This question was asked by Nikolas from Alexandroupoli, Greece.
Although the surface of our planet seems to be solid, it isn’t. It’s made up of enormous plates that move around on a layer of molten rock, like biscuits floating on top of honey. These are called tectonic plates and there are 8 of them:
These plates move very slowly, shifting between 2cm and 10cm per year. Although they’re constantly shifting, sometimes their edges get stuck against each other and this causes earthquakes.
Because the movement of the plates is so slow, we don’t notice it. But when the jagged edges of the plates get caught on each other (the place where this happens is known as a fault), the energy that usually moves them along begins to build up. When the plates finally manage to slip past each other this energy is released all of a sudden, and that’s what causes earthquakes; the point where the slip occurs is called the epicentre. The energy ripples outwards from the plate edges in all directions and when it reaches the surface it causes the ground to tremble and shake. This energy is known as a seismic wave.

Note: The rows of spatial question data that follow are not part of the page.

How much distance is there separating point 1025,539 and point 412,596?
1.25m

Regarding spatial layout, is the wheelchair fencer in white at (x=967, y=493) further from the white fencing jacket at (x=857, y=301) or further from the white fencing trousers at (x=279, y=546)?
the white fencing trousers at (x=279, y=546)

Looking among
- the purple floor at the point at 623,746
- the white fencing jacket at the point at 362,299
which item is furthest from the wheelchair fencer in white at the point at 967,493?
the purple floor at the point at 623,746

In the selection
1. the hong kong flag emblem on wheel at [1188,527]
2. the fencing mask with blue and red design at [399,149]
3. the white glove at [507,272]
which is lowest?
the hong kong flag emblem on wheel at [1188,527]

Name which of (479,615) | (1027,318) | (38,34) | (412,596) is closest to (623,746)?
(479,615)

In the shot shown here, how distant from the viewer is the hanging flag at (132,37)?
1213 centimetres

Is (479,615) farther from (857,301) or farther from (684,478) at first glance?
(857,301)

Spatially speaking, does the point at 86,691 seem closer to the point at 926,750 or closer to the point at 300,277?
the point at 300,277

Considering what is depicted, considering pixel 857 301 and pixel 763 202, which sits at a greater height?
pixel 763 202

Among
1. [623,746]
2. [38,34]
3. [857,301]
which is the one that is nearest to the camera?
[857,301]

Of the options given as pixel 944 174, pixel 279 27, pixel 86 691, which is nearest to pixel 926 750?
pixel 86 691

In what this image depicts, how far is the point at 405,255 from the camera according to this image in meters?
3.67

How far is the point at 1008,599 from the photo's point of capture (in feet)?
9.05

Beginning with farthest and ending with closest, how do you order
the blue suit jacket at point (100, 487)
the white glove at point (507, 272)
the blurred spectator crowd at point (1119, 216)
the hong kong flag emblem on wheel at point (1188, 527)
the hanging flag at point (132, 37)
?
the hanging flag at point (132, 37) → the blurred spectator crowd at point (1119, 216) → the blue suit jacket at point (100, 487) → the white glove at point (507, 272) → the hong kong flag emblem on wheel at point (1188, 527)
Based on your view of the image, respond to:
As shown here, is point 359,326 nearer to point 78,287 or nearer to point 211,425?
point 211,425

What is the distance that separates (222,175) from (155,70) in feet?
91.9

Some faults are only a few metres long and some are many miles long; the longer the fault the bigger the earthquake will be. The earthquake caused by the San Andreas fault in California in 1857 ruptured around 360km of the fault; even with the energy travelling at 3km per second it took almost 2 minutes for that entire stretch to rupture. The ground would have been shaking the entire time.
Scientists measure the force of an earthquake with something called a Richter scale, which is numbered from 1 to 10. A force 2 is 10 times stronger than a force 1, a force 3 quake is 10 times stronger than a force 2 and so on. Most people won’t feel an earthquake unless it’s around force 3 or 4.